MacBook Pro

I’ve been really excited by virtualization lately, so of course I’ve been drooling over the potential of the MacBook Pro.

I considered the Macbook, but decided I enjoyed the large screen and fast graphics of the Powerbook too much to give them up.

On Monday I sold my G4 Powerbook to a friend of mine, and ran to the Apple store to buy the MacBook Pro. I spent a full ten minutes explaining how I was buying one “today” to the spiky-haired Mac sales guy, who promptly walked off. I found another salesperson, named Sulgi Kim, who was very nice and gave me a discount on my .Mac subscription along with my new notebook.

So far, the Macbook Pro is hands-down faster than my Powerbook. It’s hard to quantify, but in user-experience terms, things that used to take a moment now take no time at all. For example, Adium always took a second or two to load. Now it’s virtually instant.

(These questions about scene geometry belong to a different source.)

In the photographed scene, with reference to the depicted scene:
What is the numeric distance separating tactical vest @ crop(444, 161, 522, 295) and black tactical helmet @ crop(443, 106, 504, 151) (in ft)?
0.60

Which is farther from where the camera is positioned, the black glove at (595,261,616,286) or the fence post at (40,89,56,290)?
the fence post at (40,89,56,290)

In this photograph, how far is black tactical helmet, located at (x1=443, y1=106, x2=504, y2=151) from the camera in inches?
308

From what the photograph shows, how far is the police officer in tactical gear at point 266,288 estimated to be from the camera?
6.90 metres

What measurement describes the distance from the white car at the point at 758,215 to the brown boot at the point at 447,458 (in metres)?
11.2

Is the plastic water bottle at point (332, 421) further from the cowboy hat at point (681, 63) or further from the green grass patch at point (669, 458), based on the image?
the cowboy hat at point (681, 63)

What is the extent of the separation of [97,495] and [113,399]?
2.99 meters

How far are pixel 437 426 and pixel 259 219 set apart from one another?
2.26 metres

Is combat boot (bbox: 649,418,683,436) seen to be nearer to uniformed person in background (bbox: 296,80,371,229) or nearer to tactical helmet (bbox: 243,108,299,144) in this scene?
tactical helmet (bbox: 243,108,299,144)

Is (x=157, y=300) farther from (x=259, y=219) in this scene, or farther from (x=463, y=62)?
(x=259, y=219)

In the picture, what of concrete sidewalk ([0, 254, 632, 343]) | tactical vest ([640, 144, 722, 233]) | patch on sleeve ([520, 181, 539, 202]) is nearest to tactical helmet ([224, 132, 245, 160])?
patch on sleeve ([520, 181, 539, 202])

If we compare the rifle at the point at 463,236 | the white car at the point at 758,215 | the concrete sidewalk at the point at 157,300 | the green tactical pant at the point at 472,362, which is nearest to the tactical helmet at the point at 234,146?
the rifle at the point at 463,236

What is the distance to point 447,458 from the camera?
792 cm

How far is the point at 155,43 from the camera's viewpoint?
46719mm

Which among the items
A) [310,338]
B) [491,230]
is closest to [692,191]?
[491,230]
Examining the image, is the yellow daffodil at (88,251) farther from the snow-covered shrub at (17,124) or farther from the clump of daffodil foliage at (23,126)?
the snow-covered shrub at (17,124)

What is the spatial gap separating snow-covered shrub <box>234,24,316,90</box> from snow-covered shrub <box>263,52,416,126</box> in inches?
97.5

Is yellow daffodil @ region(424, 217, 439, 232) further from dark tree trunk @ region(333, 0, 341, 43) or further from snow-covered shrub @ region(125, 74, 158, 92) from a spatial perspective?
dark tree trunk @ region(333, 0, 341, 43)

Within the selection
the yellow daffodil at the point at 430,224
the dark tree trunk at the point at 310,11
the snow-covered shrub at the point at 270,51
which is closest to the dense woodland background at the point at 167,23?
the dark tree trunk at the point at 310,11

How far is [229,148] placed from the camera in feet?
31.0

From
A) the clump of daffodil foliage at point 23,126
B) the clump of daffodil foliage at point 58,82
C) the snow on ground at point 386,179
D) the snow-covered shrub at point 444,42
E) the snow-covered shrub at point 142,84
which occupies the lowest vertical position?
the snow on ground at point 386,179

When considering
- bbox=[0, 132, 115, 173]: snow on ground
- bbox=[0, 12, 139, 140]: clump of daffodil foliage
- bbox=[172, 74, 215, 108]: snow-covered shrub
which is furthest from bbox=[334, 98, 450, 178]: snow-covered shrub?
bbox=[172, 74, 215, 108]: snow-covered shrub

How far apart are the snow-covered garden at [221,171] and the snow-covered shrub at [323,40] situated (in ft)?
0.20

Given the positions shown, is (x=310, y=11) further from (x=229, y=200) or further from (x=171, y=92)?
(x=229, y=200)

The migration from Powerbook to MacBook was relatively painless: when prompted, I connected a firewire cable between the two laptops, and waited for about an hour. When I logged into the MacBook Pro, everything was there, just as I’d left it on my Powerbook.

Well, sort of.

Little Snitch, a nice little “outbound firewall”, kernel panicked on login, so I had to remove it. Apple’s X11 doesn’t seem to work at all, and was in fact missing until I installed it. I’m still working on it.

Regarding virtualization: I haven’t yet installed Bootcamp, but I will soon. Meanwhile, I’ve been working with both Ubuntu Linux and WinXP under Parallels, which truly rocks. WinXP is very fast under Parallels, much more so than it ever was under Virtual PC. And for $40, Parallels is a steal.